In the car they found the hideously carved box of fragrant wood, and the parchment which no man could read. The silver key was gone – presumably with Carter. Further than that there was no certain clue. Detectives from Boston said that the fallen timbers of the old Carter place seemed oddly disturbed, and somebody found a handkerchief on the rock-ridged, sinisterly wooded slope behind the ruins near the dreaded cave called the Snake Den.

It was then that the country legends about the Snake Den gained a new vitality. Farmers whispered of the blasphemous uses to which old Edmund Carter the wizard had put that horrible grotto, and added later tales about the fondness which Randolph Carter himself had had for it when a boy.
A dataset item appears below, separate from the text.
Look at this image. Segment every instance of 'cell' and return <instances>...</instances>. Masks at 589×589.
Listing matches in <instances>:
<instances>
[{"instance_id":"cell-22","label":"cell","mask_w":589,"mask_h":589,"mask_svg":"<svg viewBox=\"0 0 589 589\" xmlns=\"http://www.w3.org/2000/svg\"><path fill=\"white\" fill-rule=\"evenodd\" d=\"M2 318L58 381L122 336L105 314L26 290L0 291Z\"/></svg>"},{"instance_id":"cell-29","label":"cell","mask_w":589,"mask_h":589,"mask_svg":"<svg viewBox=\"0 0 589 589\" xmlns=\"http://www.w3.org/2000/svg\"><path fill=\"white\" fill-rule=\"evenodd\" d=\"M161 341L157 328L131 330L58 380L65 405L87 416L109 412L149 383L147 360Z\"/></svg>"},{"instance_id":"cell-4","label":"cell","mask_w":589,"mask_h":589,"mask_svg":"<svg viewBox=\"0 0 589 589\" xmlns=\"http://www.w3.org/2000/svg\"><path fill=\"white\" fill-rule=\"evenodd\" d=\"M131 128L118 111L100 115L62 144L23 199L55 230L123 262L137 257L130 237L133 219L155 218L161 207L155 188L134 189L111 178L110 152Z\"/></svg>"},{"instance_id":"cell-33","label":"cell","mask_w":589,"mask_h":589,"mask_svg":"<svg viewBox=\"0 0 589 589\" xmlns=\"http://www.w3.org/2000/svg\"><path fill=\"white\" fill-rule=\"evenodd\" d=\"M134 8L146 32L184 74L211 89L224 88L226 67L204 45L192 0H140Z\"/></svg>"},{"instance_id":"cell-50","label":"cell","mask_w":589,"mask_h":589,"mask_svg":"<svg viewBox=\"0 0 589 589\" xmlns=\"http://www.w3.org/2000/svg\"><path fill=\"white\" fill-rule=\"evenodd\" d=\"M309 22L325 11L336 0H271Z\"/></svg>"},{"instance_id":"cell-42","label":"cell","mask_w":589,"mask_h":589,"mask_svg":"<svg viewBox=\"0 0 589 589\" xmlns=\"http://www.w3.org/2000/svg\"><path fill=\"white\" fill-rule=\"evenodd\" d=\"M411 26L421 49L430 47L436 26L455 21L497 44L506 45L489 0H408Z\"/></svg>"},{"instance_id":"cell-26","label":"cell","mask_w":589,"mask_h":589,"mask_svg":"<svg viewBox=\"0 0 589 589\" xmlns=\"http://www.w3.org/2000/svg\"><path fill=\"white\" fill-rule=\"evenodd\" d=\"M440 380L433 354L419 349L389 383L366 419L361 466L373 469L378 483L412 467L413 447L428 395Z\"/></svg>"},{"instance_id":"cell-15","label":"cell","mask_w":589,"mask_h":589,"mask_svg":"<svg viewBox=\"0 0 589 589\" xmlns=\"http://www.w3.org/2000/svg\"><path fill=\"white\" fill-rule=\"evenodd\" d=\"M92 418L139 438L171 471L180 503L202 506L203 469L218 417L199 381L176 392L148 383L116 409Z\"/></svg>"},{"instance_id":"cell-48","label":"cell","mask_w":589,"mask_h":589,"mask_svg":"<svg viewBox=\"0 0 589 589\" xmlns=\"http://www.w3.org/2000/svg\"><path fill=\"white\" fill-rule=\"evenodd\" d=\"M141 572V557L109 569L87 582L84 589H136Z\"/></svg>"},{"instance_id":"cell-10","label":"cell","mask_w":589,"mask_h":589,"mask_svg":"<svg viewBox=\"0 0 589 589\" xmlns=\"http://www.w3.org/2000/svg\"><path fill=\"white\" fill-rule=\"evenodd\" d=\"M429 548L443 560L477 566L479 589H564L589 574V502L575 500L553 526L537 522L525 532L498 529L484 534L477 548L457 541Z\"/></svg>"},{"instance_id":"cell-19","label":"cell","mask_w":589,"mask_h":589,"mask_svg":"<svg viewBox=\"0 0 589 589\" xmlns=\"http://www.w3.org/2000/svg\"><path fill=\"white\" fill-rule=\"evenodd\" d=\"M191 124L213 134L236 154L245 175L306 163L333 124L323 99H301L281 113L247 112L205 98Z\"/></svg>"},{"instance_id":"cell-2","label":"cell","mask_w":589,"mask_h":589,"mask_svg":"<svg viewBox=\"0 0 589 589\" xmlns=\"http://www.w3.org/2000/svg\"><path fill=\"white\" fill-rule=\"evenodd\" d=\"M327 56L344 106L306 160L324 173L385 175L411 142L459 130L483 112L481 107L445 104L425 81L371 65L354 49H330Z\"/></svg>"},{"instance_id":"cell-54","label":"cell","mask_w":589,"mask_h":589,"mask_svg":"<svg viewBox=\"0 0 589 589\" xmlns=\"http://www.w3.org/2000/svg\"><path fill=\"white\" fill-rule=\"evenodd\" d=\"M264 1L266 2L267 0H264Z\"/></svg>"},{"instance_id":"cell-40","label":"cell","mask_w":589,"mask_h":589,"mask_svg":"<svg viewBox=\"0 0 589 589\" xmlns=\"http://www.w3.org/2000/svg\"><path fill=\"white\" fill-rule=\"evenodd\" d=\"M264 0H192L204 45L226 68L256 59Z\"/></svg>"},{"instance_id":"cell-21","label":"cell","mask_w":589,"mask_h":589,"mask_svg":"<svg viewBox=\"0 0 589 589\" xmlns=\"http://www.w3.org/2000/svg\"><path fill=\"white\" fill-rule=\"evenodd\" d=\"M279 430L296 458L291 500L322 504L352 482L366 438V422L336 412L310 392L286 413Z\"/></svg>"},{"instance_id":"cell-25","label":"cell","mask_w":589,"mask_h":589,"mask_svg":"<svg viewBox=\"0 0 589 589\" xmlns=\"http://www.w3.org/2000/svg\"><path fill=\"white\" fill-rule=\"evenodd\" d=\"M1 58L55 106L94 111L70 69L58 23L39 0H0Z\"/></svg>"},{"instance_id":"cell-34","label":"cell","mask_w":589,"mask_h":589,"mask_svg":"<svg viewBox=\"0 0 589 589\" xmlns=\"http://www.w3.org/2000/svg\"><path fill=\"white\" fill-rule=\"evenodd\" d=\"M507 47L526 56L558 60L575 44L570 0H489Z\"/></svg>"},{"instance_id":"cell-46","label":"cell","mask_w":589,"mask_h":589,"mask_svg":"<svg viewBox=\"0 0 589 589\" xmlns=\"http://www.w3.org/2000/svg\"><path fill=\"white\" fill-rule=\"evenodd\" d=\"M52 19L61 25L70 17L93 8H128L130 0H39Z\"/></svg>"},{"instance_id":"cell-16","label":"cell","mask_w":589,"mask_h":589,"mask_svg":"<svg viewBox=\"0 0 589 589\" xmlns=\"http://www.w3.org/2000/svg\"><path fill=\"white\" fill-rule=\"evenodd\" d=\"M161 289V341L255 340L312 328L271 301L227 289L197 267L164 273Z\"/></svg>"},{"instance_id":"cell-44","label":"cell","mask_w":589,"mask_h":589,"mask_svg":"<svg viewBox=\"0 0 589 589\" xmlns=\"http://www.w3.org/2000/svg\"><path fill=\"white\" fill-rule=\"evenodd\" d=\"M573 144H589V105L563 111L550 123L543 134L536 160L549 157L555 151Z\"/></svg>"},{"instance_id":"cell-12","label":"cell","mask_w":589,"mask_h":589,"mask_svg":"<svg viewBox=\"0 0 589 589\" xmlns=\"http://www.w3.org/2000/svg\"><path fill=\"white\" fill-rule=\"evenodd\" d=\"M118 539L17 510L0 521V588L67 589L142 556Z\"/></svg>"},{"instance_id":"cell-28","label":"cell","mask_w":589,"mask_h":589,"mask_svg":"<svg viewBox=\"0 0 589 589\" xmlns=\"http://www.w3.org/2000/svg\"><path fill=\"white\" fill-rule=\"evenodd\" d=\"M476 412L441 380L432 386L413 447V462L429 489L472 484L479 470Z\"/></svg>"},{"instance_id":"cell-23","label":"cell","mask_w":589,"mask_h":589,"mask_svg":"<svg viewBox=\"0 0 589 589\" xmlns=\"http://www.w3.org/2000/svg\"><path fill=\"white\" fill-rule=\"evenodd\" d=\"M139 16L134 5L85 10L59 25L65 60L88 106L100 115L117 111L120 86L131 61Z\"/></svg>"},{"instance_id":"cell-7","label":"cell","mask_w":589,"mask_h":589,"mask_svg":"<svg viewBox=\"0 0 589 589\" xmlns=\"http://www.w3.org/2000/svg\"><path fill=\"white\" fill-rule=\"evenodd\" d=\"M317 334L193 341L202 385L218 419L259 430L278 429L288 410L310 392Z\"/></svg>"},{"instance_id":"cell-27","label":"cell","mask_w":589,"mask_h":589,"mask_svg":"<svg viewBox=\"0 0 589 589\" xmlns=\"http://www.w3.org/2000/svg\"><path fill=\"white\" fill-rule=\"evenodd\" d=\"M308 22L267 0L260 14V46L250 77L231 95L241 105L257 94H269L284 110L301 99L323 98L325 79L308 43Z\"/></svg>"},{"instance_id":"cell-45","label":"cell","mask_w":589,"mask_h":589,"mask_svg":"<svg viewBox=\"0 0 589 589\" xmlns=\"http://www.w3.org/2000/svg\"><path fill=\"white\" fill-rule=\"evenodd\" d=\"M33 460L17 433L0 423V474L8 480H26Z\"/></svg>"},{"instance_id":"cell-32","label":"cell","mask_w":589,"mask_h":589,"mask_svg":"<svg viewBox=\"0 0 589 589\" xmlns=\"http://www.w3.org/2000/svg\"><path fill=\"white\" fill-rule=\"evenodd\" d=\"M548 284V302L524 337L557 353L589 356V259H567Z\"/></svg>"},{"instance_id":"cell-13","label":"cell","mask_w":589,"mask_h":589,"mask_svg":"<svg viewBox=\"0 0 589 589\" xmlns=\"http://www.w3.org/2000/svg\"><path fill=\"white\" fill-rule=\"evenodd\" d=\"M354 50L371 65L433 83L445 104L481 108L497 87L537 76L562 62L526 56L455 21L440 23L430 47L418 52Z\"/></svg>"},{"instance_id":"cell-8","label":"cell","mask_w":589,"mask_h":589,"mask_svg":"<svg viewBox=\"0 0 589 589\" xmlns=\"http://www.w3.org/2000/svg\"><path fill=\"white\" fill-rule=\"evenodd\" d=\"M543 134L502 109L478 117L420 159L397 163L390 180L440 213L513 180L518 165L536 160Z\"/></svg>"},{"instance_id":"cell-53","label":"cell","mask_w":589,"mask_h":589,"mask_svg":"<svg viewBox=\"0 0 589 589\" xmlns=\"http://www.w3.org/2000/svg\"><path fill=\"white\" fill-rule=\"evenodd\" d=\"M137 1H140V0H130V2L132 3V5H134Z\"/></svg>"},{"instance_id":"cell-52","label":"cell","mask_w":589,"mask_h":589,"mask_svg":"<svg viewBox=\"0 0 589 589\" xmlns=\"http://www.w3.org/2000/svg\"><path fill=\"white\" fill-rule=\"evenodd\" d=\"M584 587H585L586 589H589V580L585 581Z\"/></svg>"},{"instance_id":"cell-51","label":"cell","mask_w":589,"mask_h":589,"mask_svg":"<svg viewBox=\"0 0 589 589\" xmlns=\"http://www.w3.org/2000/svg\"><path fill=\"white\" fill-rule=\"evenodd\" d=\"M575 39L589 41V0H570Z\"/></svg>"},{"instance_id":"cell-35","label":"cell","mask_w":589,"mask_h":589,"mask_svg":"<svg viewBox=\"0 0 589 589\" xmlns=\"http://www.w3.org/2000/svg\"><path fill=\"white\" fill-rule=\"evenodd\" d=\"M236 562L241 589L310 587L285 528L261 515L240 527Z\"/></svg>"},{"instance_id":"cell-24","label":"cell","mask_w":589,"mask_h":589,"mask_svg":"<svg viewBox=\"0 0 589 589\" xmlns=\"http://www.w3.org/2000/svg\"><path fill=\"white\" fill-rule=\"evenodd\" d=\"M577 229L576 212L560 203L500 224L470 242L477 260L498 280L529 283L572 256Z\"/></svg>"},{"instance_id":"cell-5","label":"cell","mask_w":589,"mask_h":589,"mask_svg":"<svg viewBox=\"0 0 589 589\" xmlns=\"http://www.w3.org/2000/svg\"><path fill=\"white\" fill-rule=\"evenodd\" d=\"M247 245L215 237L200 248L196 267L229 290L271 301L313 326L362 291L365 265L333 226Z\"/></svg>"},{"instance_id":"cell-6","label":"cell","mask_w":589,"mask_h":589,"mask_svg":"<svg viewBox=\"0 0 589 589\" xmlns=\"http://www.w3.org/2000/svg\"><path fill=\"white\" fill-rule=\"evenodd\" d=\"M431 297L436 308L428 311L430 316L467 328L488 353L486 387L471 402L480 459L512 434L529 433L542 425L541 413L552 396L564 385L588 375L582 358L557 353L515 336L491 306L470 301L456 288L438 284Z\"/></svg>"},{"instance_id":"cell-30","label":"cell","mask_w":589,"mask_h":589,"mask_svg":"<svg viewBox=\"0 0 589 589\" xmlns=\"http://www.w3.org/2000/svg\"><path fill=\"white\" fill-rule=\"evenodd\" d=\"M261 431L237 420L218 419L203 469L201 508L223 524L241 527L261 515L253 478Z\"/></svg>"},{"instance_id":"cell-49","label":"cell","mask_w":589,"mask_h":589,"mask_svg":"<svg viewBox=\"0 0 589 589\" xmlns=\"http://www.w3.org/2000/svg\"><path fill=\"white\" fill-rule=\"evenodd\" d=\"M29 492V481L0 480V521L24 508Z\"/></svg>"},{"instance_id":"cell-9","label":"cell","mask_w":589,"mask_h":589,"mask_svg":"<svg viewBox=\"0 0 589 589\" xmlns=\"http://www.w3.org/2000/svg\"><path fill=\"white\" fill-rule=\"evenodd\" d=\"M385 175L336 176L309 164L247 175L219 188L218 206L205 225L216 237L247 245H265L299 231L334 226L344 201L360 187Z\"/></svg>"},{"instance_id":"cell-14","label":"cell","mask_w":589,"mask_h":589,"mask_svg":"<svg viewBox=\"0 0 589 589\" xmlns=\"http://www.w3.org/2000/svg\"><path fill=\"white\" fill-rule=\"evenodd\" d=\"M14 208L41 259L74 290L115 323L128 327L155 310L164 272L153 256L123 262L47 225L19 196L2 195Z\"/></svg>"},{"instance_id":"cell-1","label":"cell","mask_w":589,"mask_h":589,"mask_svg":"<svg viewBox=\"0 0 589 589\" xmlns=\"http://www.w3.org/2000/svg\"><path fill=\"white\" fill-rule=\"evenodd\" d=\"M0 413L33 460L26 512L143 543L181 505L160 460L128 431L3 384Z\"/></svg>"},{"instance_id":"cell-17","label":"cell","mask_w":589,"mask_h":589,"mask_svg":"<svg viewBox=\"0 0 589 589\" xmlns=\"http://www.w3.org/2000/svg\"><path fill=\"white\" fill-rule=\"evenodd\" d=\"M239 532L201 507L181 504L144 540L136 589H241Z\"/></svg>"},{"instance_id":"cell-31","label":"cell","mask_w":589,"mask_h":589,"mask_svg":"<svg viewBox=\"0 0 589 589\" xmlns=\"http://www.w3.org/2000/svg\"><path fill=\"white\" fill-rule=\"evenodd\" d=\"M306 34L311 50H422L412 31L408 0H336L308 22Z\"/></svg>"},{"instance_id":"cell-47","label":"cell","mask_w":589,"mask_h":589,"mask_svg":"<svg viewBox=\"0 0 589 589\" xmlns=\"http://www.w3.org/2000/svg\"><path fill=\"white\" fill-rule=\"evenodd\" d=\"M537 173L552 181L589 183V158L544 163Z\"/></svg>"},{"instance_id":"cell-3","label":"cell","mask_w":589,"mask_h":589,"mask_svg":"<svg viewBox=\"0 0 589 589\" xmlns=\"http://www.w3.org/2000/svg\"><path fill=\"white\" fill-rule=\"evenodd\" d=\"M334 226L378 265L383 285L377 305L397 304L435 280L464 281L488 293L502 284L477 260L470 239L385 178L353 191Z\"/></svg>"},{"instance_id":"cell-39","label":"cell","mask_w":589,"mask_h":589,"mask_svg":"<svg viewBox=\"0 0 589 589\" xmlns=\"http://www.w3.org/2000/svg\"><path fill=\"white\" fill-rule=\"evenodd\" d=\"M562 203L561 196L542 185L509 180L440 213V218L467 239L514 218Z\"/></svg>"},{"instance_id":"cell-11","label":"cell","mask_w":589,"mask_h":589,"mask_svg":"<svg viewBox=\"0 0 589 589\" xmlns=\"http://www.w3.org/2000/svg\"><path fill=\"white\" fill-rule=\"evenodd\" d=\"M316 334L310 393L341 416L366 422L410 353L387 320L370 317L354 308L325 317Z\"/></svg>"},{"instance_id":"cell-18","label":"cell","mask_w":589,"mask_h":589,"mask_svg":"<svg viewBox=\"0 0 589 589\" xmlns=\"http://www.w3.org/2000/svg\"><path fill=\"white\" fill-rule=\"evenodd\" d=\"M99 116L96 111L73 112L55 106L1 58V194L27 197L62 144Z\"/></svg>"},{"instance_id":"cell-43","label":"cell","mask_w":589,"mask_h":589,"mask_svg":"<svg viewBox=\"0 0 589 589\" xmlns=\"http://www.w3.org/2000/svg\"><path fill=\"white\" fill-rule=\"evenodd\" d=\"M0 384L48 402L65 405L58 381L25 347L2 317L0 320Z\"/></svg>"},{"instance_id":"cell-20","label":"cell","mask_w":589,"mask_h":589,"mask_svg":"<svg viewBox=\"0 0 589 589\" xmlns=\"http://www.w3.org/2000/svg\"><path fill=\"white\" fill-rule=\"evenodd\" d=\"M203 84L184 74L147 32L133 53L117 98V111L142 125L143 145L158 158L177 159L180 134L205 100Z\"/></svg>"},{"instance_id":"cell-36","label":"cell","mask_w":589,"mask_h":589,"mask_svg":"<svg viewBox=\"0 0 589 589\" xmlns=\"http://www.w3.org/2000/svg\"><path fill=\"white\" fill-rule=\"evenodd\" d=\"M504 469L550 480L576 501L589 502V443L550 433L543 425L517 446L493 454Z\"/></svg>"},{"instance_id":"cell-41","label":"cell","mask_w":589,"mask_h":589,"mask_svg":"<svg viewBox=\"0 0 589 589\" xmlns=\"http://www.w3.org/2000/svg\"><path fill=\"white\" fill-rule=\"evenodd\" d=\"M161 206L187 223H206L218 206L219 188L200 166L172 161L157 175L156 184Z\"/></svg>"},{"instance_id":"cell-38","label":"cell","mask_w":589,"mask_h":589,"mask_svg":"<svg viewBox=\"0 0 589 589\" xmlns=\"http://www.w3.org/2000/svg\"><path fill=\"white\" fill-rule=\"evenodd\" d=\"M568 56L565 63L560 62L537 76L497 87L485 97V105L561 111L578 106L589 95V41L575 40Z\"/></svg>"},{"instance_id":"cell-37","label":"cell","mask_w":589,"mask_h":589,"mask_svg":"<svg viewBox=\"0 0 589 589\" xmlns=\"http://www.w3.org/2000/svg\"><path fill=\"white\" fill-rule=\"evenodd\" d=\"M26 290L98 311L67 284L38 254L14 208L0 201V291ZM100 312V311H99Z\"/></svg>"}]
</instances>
In Carter’s boyhood the venerable gambrel-roofed homestead was still standing and tenanted by his great-uncle Christopher. He had visited there often, and had talked singularly about the Snake Den. People remembered what he had said about a deep fissure and an unknown inner cave beyond, and speculated on the change he had shown after spending one whole memorable day in the cavern when he was nine. That was in October, too – and ever after that he had seemed to have a uncanny knack at prophesying future events.

It had rained late in the night that Carter vanished, and no one was quite able to trace his footprints from the car. Inside the Snake Den all was amorphous liquid mud, owing to the copious seepage. Only the ignorant rustics whispered about the prints they thought they spied where the great elms overhang the road, and on the sinister hillside near the Snake Den, where the handkerchief was found. Who could pay attention to whispers that spoke of stubby little tracks like those which Randolph Carter’s square-toed boots made when he was a small boy? It was as crazy a notion as that other whisper – that the tracks of old Benijah Corey’s peculiar heelless boots had met the stubby little tracks in the road. Old Benijah had been the Carters’ hired man when Randolph was young; but he had died thirty years ago.